Tuesday, 21 July 2009

Taking on their lives

Am I becoming the thing I created?

I see the things I write about, lurking in the corners and taunting me but when I turn my head, they are not there. The other day when I walked into the dewan, I could have sworn I saw a girl dressed in a white t-shirt standing on the stage waving at me.

One time, I saw something sitting in Pai Chieh's chair, facing the other way, grabbing it's head and screaming.

I saw a cat, waving it's tail outside my room. Then someone crouched behind a wall.

I can't even pretend they don't exist.

Sometimes, I wonder if I'm becoming him. If I'm not really channeling him and that I already have become the thing I hate. Or perhaps, I actually love him. He loves to egg me on and suggest I do things so horrible I almost want to do them. He's not even like Manic. At least Manic means well. At least all Manic wants is fun and pleasure. Not the sick kind the other one suggests.

Some deep dark part of me likes the things he suggests. He says that we were never two, and we were always one but I hope it's not true.

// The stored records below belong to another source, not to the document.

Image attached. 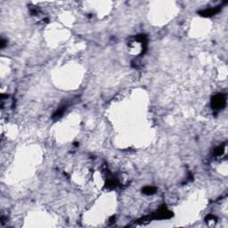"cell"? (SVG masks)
I'll return each mask as SVG.
<instances>
[{"label": "cell", "mask_w": 228, "mask_h": 228, "mask_svg": "<svg viewBox=\"0 0 228 228\" xmlns=\"http://www.w3.org/2000/svg\"><path fill=\"white\" fill-rule=\"evenodd\" d=\"M225 103V97L222 95H216L215 98H214V100H213V106L214 108H216V109H218V108H222Z\"/></svg>", "instance_id": "cell-1"}, {"label": "cell", "mask_w": 228, "mask_h": 228, "mask_svg": "<svg viewBox=\"0 0 228 228\" xmlns=\"http://www.w3.org/2000/svg\"><path fill=\"white\" fill-rule=\"evenodd\" d=\"M156 191V189L154 187H152V186H147L144 189V193H146V194H152L154 192Z\"/></svg>", "instance_id": "cell-2"}]
</instances>
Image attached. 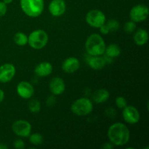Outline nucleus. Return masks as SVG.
Here are the masks:
<instances>
[{
    "mask_svg": "<svg viewBox=\"0 0 149 149\" xmlns=\"http://www.w3.org/2000/svg\"><path fill=\"white\" fill-rule=\"evenodd\" d=\"M107 135L110 142L116 146L126 145L130 138V132L128 127L121 122H116L111 125Z\"/></svg>",
    "mask_w": 149,
    "mask_h": 149,
    "instance_id": "obj_1",
    "label": "nucleus"
},
{
    "mask_svg": "<svg viewBox=\"0 0 149 149\" xmlns=\"http://www.w3.org/2000/svg\"><path fill=\"white\" fill-rule=\"evenodd\" d=\"M106 43L103 37L97 33H93L87 37L85 42V49L89 55L100 56L104 54Z\"/></svg>",
    "mask_w": 149,
    "mask_h": 149,
    "instance_id": "obj_2",
    "label": "nucleus"
},
{
    "mask_svg": "<svg viewBox=\"0 0 149 149\" xmlns=\"http://www.w3.org/2000/svg\"><path fill=\"white\" fill-rule=\"evenodd\" d=\"M20 4L23 13L31 17H39L45 7L44 0H20Z\"/></svg>",
    "mask_w": 149,
    "mask_h": 149,
    "instance_id": "obj_3",
    "label": "nucleus"
},
{
    "mask_svg": "<svg viewBox=\"0 0 149 149\" xmlns=\"http://www.w3.org/2000/svg\"><path fill=\"white\" fill-rule=\"evenodd\" d=\"M48 34L45 31L37 29L28 36V44L34 49H41L45 47L48 42Z\"/></svg>",
    "mask_w": 149,
    "mask_h": 149,
    "instance_id": "obj_4",
    "label": "nucleus"
},
{
    "mask_svg": "<svg viewBox=\"0 0 149 149\" xmlns=\"http://www.w3.org/2000/svg\"><path fill=\"white\" fill-rule=\"evenodd\" d=\"M93 109V104L87 97H81L73 102L71 110L74 114L79 116H87L90 114Z\"/></svg>",
    "mask_w": 149,
    "mask_h": 149,
    "instance_id": "obj_5",
    "label": "nucleus"
},
{
    "mask_svg": "<svg viewBox=\"0 0 149 149\" xmlns=\"http://www.w3.org/2000/svg\"><path fill=\"white\" fill-rule=\"evenodd\" d=\"M86 22L91 27L99 29L106 21L104 13L99 10H92L87 13L85 17Z\"/></svg>",
    "mask_w": 149,
    "mask_h": 149,
    "instance_id": "obj_6",
    "label": "nucleus"
},
{
    "mask_svg": "<svg viewBox=\"0 0 149 149\" xmlns=\"http://www.w3.org/2000/svg\"><path fill=\"white\" fill-rule=\"evenodd\" d=\"M149 14L148 6L143 4L135 5L130 11V17L135 23H141L147 19Z\"/></svg>",
    "mask_w": 149,
    "mask_h": 149,
    "instance_id": "obj_7",
    "label": "nucleus"
},
{
    "mask_svg": "<svg viewBox=\"0 0 149 149\" xmlns=\"http://www.w3.org/2000/svg\"><path fill=\"white\" fill-rule=\"evenodd\" d=\"M12 129L16 135L22 138H26L31 135L32 127L31 125L27 121L17 120L13 123Z\"/></svg>",
    "mask_w": 149,
    "mask_h": 149,
    "instance_id": "obj_8",
    "label": "nucleus"
},
{
    "mask_svg": "<svg viewBox=\"0 0 149 149\" xmlns=\"http://www.w3.org/2000/svg\"><path fill=\"white\" fill-rule=\"evenodd\" d=\"M123 119L127 123L134 125L139 122L141 115L138 109L132 106H127L123 109L122 111Z\"/></svg>",
    "mask_w": 149,
    "mask_h": 149,
    "instance_id": "obj_9",
    "label": "nucleus"
},
{
    "mask_svg": "<svg viewBox=\"0 0 149 149\" xmlns=\"http://www.w3.org/2000/svg\"><path fill=\"white\" fill-rule=\"evenodd\" d=\"M15 67L12 63H4L0 66V82L7 83L15 75Z\"/></svg>",
    "mask_w": 149,
    "mask_h": 149,
    "instance_id": "obj_10",
    "label": "nucleus"
},
{
    "mask_svg": "<svg viewBox=\"0 0 149 149\" xmlns=\"http://www.w3.org/2000/svg\"><path fill=\"white\" fill-rule=\"evenodd\" d=\"M17 95L23 99H29L34 94L33 86L29 81H22L17 84L16 87Z\"/></svg>",
    "mask_w": 149,
    "mask_h": 149,
    "instance_id": "obj_11",
    "label": "nucleus"
},
{
    "mask_svg": "<svg viewBox=\"0 0 149 149\" xmlns=\"http://www.w3.org/2000/svg\"><path fill=\"white\" fill-rule=\"evenodd\" d=\"M66 10V4L64 0H52L49 4V11L54 17L63 15Z\"/></svg>",
    "mask_w": 149,
    "mask_h": 149,
    "instance_id": "obj_12",
    "label": "nucleus"
},
{
    "mask_svg": "<svg viewBox=\"0 0 149 149\" xmlns=\"http://www.w3.org/2000/svg\"><path fill=\"white\" fill-rule=\"evenodd\" d=\"M49 87L50 92L54 95H59L65 91V84L62 78L54 77L49 82Z\"/></svg>",
    "mask_w": 149,
    "mask_h": 149,
    "instance_id": "obj_13",
    "label": "nucleus"
},
{
    "mask_svg": "<svg viewBox=\"0 0 149 149\" xmlns=\"http://www.w3.org/2000/svg\"><path fill=\"white\" fill-rule=\"evenodd\" d=\"M80 63L77 58L69 57L63 61L62 64V69L66 74H72L76 72L79 68Z\"/></svg>",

I hope it's so not true.



The other night, I dreamed I was standing outside the dewan. I waved to my friends, who were waiting for the AGM to begin. My classmates were in the parking lot. I wave to them. they come up the stairs. I escape into the dewan which magically becomes a corridor. I stride down it. I strip off my vest, toss backwards, so that my friends will wonder what happened to me that my vest would be left behind.

I duck into the adjacent office, hide behind the partition and look up. People come and go. I head downstairs. I hear my friends wonder about me and where I went. Behind me, the second floor explodes. I say nothing as I walk up to a small school bus. I pull out my student card and flash it at the driver. He starts the bus. I squeeze in the back of the tiny bus with children younger than me. I feel so so dirty.

I look as the school looms in front of me. Time to take finals.